Laz is a great photographer, and one of the most liked u/w South Fl photographers I know of....
I don't think he took any heat from Guy's post at all. And there is no denying the shark shots are awesome. Guy's point was not hitting Laz with anything, I read it as more of a plea for a boat operator doing a Shark Dive, to do this with dead bait--leading to calm, curious sharks.....rather than bringing them in with fish struggling on a spear....it creates an entirely different shark behavior....the real point here is that if any kind of shark dive is likely to have accidents, it is the "live struggling fish" kind of a shark dive ....

I want to see shark dives become mainstream in Palm Beach...and I want them to maintain a good safety record. So far, Randy and Emerald has, but if he wants this to become a major draw for the area, and shark dives become more widespread, it would seem hard to argue that there is a much safer way to bring shark dives to the masses of divers...namely dead fish in bait boxes, and no feeding.

Practically every diver I know that has been out with Randy, likes Randy and his boat operation....and his shark dives.....This makes it really hard to even discuss any thought that maybe there might be a better way for Randy to do this for the "masses".
 
By the way, I have dived with Randy and like him and like his boat. I have dived with Laz several times and admire his photography and respect his work.

My post was not to generate heat, but instead some light.

I am glad to see everyone lawyered up to find a way to do these cowboy dives just outside of State waters, very creative.

Also glad to see that everyone will ultimately blame the diver that gets killed or hurt, just because that diver thought these were exciting, safe dives led by respondible shark experts.

Nothing has changed about my post. Seeing the video, it is worse than I had thought.

Watching the video (and other videos of this operation) is enough to make your skin crawl. No buddy system. No divers grouped together for safety and to make a more intimidating bulk. Aggressive sharks in all directions with no one responsible for keeping track of where they are, not even in buddy pairs. Flailing fins and hands around aggressive sharks, as divers struggle to maintain body position. Arms totally extended with pasty white hands (the same pasty white color as the dead chum) dangling in the current. Divers glued to cameras without a trace of situational awareness.

┄┄┄┄┄┄

WHAT TO DO =>
1. From the last paragraph of the shark dive post, list each problem the writer points out in the video.
2. Rewrite the shark dive post from "By the way, I" up to and including "respect his work.", putting "appreciate" in place of "admire".

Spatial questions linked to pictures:
┄┄┄┄┄┄

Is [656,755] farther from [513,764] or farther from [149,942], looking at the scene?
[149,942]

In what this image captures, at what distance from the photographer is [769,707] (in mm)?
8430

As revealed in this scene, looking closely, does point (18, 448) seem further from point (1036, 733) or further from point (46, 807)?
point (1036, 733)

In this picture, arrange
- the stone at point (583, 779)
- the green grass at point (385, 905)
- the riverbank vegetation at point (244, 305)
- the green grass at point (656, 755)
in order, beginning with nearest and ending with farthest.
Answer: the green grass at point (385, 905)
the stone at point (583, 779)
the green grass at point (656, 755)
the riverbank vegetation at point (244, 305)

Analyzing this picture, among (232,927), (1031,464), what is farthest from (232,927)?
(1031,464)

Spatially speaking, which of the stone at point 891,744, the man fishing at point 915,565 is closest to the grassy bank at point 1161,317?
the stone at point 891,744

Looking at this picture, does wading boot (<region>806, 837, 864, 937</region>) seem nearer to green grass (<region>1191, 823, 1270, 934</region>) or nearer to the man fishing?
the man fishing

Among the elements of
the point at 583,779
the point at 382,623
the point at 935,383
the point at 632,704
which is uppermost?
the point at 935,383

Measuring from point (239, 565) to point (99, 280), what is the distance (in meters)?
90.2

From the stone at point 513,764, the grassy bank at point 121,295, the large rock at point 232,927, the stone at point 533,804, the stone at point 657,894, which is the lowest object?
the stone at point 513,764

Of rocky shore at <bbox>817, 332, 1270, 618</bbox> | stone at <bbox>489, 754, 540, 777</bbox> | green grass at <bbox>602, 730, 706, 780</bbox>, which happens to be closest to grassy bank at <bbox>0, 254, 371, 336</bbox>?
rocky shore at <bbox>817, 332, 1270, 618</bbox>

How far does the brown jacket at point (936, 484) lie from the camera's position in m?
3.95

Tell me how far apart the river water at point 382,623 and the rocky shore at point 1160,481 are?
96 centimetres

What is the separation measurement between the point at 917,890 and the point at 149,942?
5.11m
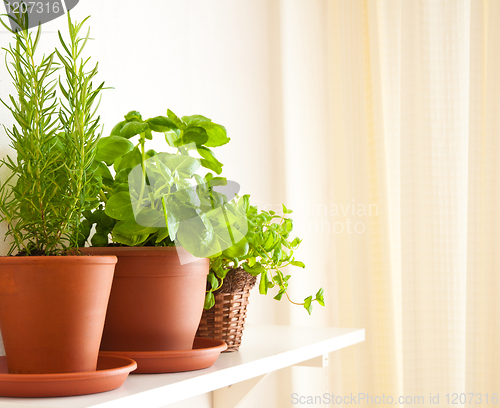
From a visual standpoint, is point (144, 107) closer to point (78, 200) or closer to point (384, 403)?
point (78, 200)

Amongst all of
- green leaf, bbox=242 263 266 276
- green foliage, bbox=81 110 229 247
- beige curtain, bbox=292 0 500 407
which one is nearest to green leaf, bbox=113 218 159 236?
green foliage, bbox=81 110 229 247

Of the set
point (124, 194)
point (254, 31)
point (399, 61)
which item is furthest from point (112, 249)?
point (399, 61)

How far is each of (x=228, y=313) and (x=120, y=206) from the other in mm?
240

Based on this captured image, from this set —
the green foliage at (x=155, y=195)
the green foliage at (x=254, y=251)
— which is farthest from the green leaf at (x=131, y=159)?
the green foliage at (x=254, y=251)

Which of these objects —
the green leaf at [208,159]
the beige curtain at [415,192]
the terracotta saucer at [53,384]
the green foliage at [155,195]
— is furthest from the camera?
the beige curtain at [415,192]

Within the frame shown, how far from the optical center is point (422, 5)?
1397 millimetres

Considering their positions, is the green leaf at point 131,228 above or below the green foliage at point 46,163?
below

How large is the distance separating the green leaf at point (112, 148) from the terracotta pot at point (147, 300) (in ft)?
0.34

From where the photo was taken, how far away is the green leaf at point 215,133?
24.6 inches

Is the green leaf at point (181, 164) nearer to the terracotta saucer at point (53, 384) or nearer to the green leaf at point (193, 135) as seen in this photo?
the green leaf at point (193, 135)

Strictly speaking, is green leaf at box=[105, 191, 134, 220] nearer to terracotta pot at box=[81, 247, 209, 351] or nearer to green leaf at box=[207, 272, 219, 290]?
terracotta pot at box=[81, 247, 209, 351]

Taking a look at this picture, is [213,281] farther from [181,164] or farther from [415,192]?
[415,192]

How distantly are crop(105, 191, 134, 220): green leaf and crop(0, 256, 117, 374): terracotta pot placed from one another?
10 cm

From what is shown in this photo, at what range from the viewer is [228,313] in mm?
703
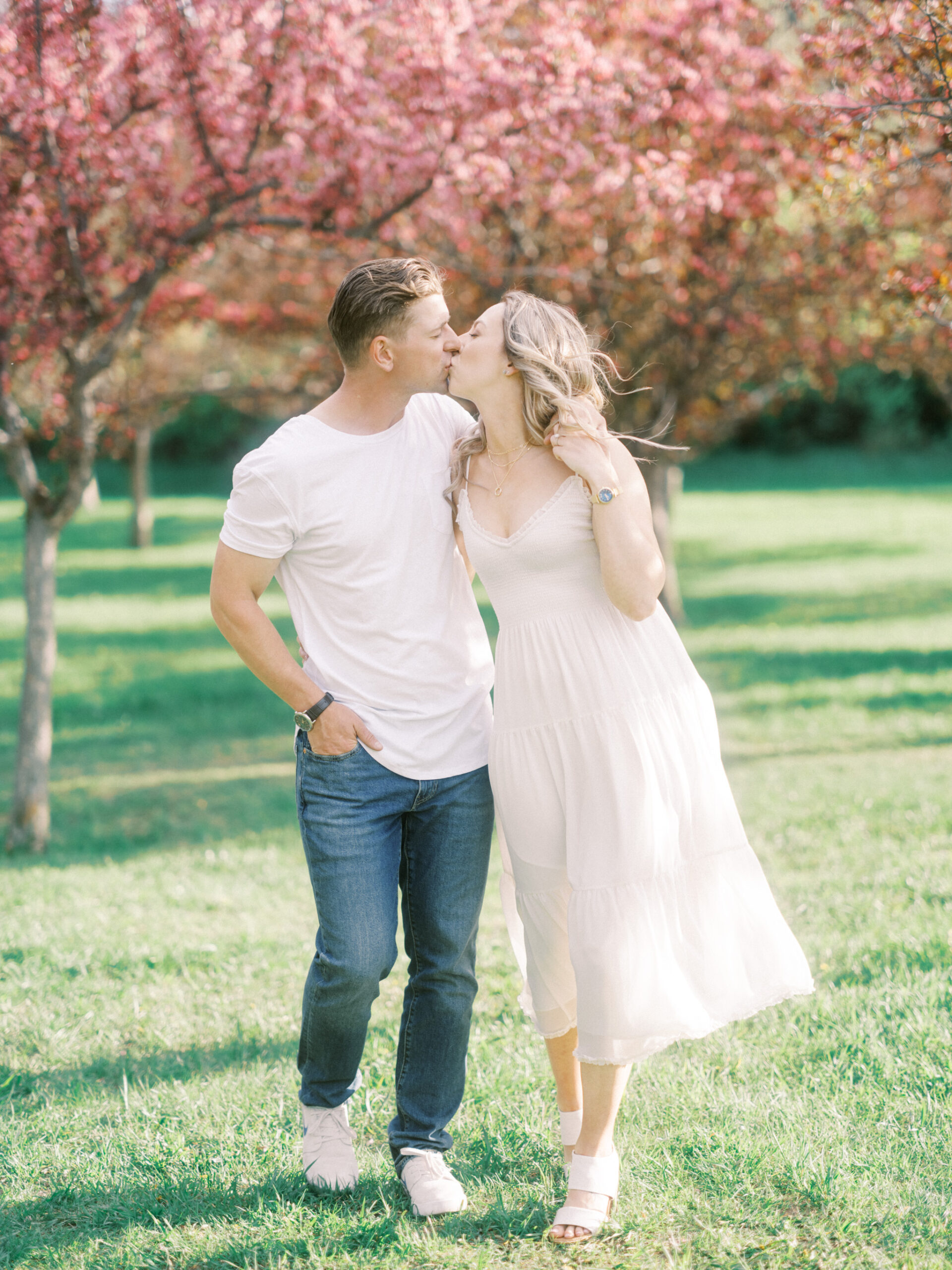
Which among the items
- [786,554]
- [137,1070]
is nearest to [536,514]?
[137,1070]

┄┄┄┄┄┄

ANSWERS BELOW =>
1.
- No buddy system
- No divers grouped together for safety and to make a more intimidating bulk
- Aggressive sharks in all directions with no one responsible for keeping track of where they are
- Flailing fins and hands around aggressive sharks as divers struggle to maintain body position
- Arms totally extended with pasty white hands dangling in the current
- Divers glued to cameras without a trace of situational awareness

2.
By the way, I have dived with Randy and like him and like his boat. I have dived with Laz several times and appreciate his photography and respect his work.